Why is the weighted average of the parameters the parameter estimate?

ThomasWarford commented 2 years ago

Are there any resources I can read to answer this question? Are there any caveats/conditions when this isn't the case? Does this depend on symmetry/approximations?

Thanks

ThomasWarford commented 2 years ago

I think reading this page may have partially answered this for me.

Anton-Le commented 2 years ago

The source for this would be most introductory books on probability theory and statistics: "Probability for Physicists" by Simon Sirca [Springer GTP] or "Applied Stochastic Processes" by Mario Lefebvre [Sprnger Universitext] would be proper references.
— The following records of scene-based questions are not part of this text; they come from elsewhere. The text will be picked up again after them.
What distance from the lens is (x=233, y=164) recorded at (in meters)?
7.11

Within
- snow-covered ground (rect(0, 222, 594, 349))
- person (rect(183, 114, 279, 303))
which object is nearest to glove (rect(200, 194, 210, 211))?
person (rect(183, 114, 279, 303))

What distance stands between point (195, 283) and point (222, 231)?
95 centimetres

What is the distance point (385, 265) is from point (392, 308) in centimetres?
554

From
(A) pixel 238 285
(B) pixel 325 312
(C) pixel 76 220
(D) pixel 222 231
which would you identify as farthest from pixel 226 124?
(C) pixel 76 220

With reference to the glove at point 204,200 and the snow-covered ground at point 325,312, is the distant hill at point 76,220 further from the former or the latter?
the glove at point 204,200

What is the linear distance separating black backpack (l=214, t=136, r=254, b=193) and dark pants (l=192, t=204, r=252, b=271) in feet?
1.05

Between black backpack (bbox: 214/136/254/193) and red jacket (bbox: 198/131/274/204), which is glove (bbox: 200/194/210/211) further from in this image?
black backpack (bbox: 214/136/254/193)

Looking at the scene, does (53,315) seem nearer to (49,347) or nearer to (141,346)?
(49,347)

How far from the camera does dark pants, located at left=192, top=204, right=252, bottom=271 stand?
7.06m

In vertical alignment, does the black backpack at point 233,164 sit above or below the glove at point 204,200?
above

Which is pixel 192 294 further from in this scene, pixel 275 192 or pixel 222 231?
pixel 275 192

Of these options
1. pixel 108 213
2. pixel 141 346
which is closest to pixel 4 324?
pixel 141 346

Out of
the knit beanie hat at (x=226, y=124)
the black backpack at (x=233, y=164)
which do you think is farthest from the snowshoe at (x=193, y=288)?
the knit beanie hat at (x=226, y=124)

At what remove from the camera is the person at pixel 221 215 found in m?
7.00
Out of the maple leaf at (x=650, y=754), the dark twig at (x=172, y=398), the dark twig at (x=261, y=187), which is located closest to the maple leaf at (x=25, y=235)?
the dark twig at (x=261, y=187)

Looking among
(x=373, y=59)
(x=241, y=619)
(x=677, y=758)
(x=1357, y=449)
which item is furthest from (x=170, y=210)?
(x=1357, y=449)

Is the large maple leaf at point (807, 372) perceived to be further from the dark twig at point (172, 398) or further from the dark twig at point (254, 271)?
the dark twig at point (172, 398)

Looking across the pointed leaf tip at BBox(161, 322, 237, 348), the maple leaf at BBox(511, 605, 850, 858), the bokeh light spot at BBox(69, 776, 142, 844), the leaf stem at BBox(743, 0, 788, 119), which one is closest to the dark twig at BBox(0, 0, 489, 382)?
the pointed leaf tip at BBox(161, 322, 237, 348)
Yo may want to have a look at the MIT course on probability for EE students

The reasoning is identical to what one gets taught in QM: $< x > = \int \psi(x)^* \hat{x} \psi(x) dx$ or, in essence, $< x > = \int \hat{x} P(x) dx$. The latter states that we sum all positions weighted according to the probability of being within an infinitesimal reqion around that position. Hence only those positions with a significant value of $P(x)$ (with high probability) contribute a non-vanishing part to the final average. In our case $P(x)$ is discrete and given for each particle by $P(q_i, p_i) = e^{-H(q_i,p_i)/k_B T} / Z$ and we're computing $< q > = \sum_i q_i P(q_i)$ Note that in the last part I have deliberately omitted the momentum part. Generally $P(q_i) = \int P(q_i,p) dp$, but since the joint distribution is discrete and the momenta are distinct for all paricles the integration yields only one non-vanishing contribution.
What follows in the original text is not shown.